Then Varo herself stepped out from behind one of those liquid-tendrilled trees and I gave myself a shake to check that I wasn't dreaming
‘Ah!’ she said. ‘Have you come for the party?’
I was so shocked that I replied ‘Yes. Is it your birthday?’
‘No, today is the 62nd anniversary of my death,’ she said ‘but that means I can invite whoever I like to my party and we can eat as much cake as we want without getting sick. Come along!’
She took me on a coracle powered by bicycles along a river with overhanging branches and we disembarked beside a woman who was sheltering inside the trunk of a tree.

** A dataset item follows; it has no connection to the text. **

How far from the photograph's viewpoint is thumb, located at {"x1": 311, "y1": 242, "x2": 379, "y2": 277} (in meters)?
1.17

There was a great noise of laughing and the clinking of bottles and glasses up ahead as well as fast fiddle music and the hollow thrum of dancing feet striking the floor. My guide led me up the steps and into an octagonal tower which was open to the dark night sky and the especially bright stars overhead.

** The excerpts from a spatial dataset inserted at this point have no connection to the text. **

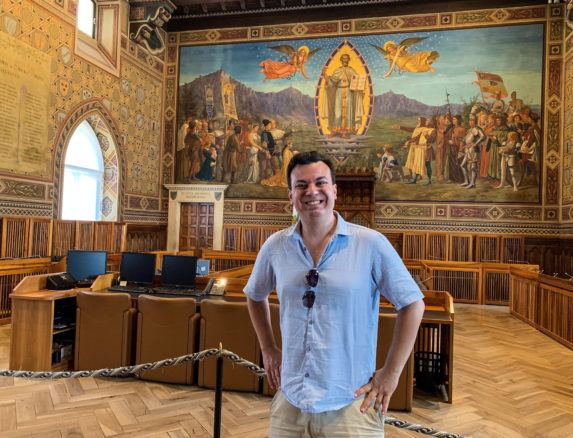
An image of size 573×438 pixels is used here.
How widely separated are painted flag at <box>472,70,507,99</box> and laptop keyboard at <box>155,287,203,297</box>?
10.8m

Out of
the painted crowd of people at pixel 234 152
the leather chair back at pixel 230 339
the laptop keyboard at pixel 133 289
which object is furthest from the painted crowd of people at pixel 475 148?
the leather chair back at pixel 230 339

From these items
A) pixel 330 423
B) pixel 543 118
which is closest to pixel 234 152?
pixel 543 118

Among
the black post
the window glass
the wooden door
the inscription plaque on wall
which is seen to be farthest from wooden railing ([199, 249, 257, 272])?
the black post

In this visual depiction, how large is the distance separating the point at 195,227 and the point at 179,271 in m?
8.78

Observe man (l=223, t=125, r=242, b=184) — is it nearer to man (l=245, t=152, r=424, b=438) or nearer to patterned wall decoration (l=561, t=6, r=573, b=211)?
patterned wall decoration (l=561, t=6, r=573, b=211)

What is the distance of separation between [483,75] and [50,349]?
1274 centimetres

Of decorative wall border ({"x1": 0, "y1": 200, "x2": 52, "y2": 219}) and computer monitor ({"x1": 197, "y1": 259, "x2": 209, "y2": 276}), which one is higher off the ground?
decorative wall border ({"x1": 0, "y1": 200, "x2": 52, "y2": 219})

‘Remedios!’ said an impish man with prominent ears, moving to embrace her.
‘Benjamin Péret!’ she cried, ‘how did you of all people get here?’

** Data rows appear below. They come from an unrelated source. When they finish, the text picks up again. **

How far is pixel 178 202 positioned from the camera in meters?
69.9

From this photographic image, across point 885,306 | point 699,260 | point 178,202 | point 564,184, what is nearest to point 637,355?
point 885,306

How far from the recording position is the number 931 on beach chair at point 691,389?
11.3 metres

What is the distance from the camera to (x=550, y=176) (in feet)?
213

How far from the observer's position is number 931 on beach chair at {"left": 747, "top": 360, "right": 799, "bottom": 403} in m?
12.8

‘With André, of course,’ he answered. ‘Even now he won’t miss a gathering of the faithful.’
Hearing his name, the immaculately dressed M. Breton emerged from the throng and wordlessly bowed to us. I found I could think of nothing to say to surrealism’s greatest theorist and leader and he seemed to take my silence as admiration.
Looking around I began to distinguish at least two different types of partygoers. There were the clearly human ones and also more amorphous figures somehow managing to move their whole painted forms as if they were solid bodies. A particularly intimidating one of the' liquid' people was an enormously tall woman with two faces (one in the usual place and one on her chest). She wore a high collar, and her hair stood out on either side of her head for several feet in horizontal grey strands. She was carrying something in her hand with both delicacy and disgust. It was the head of a man upside down, which she held by the end of his beard.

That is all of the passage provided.